REQUIRED ACTION. Transcribe the data below verbatim from the line with "I Feel Bad For Those Who Never Go Crazy" to the line with "Thierry Courtin et". Include both of those lines.

DATA TO PROCESS.
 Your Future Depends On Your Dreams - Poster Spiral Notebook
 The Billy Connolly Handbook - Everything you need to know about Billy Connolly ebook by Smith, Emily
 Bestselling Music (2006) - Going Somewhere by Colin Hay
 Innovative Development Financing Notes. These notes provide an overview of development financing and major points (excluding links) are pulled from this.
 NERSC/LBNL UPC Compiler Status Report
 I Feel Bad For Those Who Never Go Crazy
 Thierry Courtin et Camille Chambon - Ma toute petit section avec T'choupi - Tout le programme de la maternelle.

---

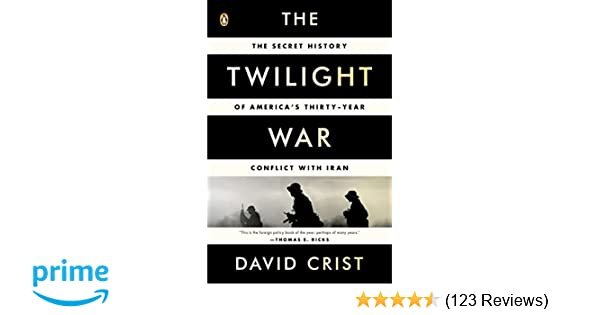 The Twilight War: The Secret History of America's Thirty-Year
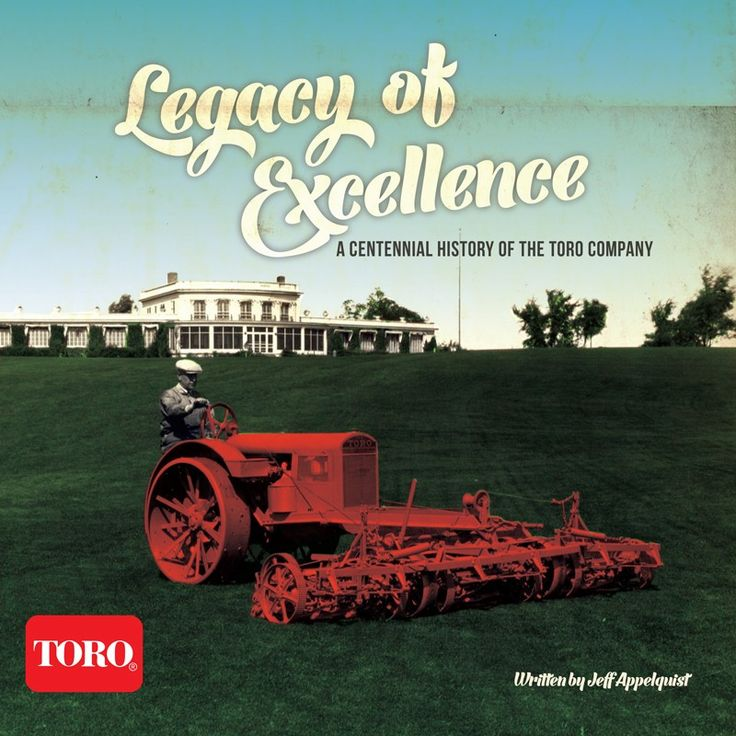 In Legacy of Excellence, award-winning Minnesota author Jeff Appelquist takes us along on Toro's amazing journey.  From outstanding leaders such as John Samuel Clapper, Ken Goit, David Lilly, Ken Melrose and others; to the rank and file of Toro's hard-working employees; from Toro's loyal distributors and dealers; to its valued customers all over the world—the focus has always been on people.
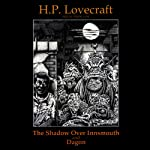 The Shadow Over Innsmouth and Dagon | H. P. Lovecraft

...

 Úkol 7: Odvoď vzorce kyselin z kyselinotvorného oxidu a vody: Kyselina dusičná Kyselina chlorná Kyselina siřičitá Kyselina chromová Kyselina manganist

ANSWER SECTION.
 I Feel Bad For Those Who Never Go Crazy
 Thierry Courtin et Camille Chambon - Ma toute petit section avec T'choupi - Tout le programme de la maternelle.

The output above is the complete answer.